## Selected passage:
--*--
David Geffen Hall: Mazzoli’s “River Rouge Transfiguration”/ Elgar’s “Cello concerto in E minor, Op. 85” featuring Yo-Yo Ma as the soloist/ and Dvořák’s “Symphony No.8 in G major, Op. 88”. Tuesday February 28th, 2023.
Welcome back friends!
Welcome this week, to the sublime, vibrant, and often filled with wonderfully intimate, yet rich and inspiring, emotional world of classical music, performed by the New York Philharmonic.
Welcome this week, to a truly dazzling, exciting, spectacular, beautiful, international evening, featuring both contemporary (21st century), and late 19th century/early 20th century classical composers, from America, England, and the Czech Republic.
A star studded evening, featuring for the second, intimate piece, by English composer Sir Edward Elgar (1857-1934), one of the most the highly acclaimed cellist and world wide performers of the last few decades: the great, incredibly expressive, ebullient, and fun to watch play his gorgeous cello, Chinese born, Yo-Yo Ma (b. 1955), performing Elgar’s illustrious, (1919) “Cello concerto in E minor, Op. 85”.
So illustrious is Yo-Yo Ma, that he gave the title to this particular New York Philharmonic performance: “An evening with Yo-Yo Ma”.
A piece, Elgar wrote at the end of World War I, while mourning the devastation that had overtaken Europe. A piece, that conductor Sir Adrian Boult thought “struck a new kind of music, with a more economical line, terser in every way from the effusions of his earlier years”.
And what a treat to see Yo-Yo Ma in person, and so close. He never disappoints, and is always an incredible, charismatic, and marvelous performer.
Also, and importantly, what wonderful conducting, for the entire program, with great verve and dynamism, from Serbian born, Daniela Candillari, currently principal conductor at Opera Theatre of Saint Louis, and principal opera conductor at Music Academy in Santa Barbara, CA, among other responsibilities.
Wow! And yay!
1) First, let me showcase the very first piece performed last Tuesday evening. A contemporary, 2013 short piece (10 minutes long), entitled “River Rouge Transfiguration” by Missy Mazzoli (b. 1980), an eclectic, genre-blending, American female composer, who loves to pull the emotional directness and connection of a pop song, as well as the complexity, the colors, and the possibilities, found in modern classical music, while composing her works.
A piece, “River Rouge Transfiguration”, both inspired by great literature (Louis Ferdinand Céline’ s bleak, 1932, first novel, “Journey to the end of the night” (in French: “Voyage au bout de la nuit”), about a man’s tortured and hopeless search for meaning, written in a disjointed style, evoking the cadence of speech, and a piece, “River Rouge Transfiguration”, also inspired by the sounds and atmosphere of the industrial city of Detroit, and especially by its grit and noise.
And the result, ladies and gentlemen, is surprisingly harmonious as the transformation of grit into something massive, resonant and unexpected, is done while achieving great beauty, intensity and harmony.
Wow! and yay!
Enjoy a short excerpt of Mazzoli’s “work”River Rouge Transfiguration” below:
So intense and yet harmonious, and minimalist as well.
--*--
## Task requirements:
1 – Print the part of the concert review starting at "Welcome this week, to the" and ending at "New York Philharmonic.".
2 – Name every piece of music that the concert review mentions by title.
3 – Keep writing the concert review, picking up after its last sentence.

## Information supplied:
--*--
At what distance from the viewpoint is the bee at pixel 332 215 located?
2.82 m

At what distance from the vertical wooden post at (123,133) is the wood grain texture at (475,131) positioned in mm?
--*--
## Written answers:
1 –
Welcome this week, to the sublime, vibrant, and often filled with wonderfully intimate, yet rich and inspiring, emotional world of classical music, performed by the New York Philharmonic.

2 –
- "River Rouge Transfiguration" by Missy Mazzoli
- "Cello concerto in E minor, Op. 85" by Sir Edward Elgar
- "Symphony No.8 in G major, Op. 88" by Dvořák

3 –
2) Second, let’s now turn back to English born Elgar, and his illustrious Cello Concerto in E minor, Op.85, featuring as the solist, Yo-Yo Ma, which was of course, the main reason the evening was totally sold out. A contemplative, sorrowful, automnal, and yet at times, passionate 1919 masterpiece, which was unusually, poorly received as it premiered, and really only achieved worldwide recognition, in the 1960’s, when a recording by Jacqueline Dupré, became a best seller.
Let’s admire now, the first movement performed a few years ago in 1997, also by Yo-Yo Ma.
So beautiful and meditative.
And as an “encore”, Yo-Yo Ma then, treated us to a famous piece by Pablo Casals, “Song of the birds”, a piece, Casals, like Yo-Yo Ma, (would) play to promote freedom and peace.
Here it is:
So beautiful and moving.
3)Third and finally, the evening then ended, with the beautiful late 19th century (from 1889) Symphony No.8 in G major, Op. 88 by Czech born, Antonín Dvořák (1841-1904), a piece Dvořák wrote and dedicated “for my installation as a member of the Czech Academy of the Emperor Franz Joseph for Sciences, Literature and Arts”, which inducted him, 2 months after the premiere.
An upbeat, idyllic symphony (Dvořák’ Symphony No.8 in G major, Op. 88), with a solo flute appearing at times, with what sounds like a crisp, joyful birdsong, on a spring day in Prague, yet also at times, embedded with mournful tones, and decidedly, Bohemian in style.
Perhaps less famous than his following “From the New world” symphony No. 9. Op. 95, which Dvořák wrote a few years later, in 1893, while he was the director of the National Conservatory of Music of America, from 1892 to 1895, and which I actually also had the pleasure to listen to, at the David Geffen Hall, a few days ago.
So in conclusion, what an extremely beautiful, often joyful, and engaging symphony, this symphony No.8 in G major, Op. 88, proves to be.
Let’s finally listen now, to a short excerpt of its (Dvořák’ Symphony No.8 in G major, Op. 88) energetic ending (after the first minute), also conducted at a different performance, with great enthusiasm:
So, to sum up my feelings, about my NY Philharmonic “An evening with Yo-Yo Ma” program, admired last Tuesday, in great company: what beautiful, wonderfully performed, and entertaining 21st, 20th and late 19th century classical music, from an array of intense and hugely talented composers, from the old and the new world.
Not to be missed!
Until next time friends.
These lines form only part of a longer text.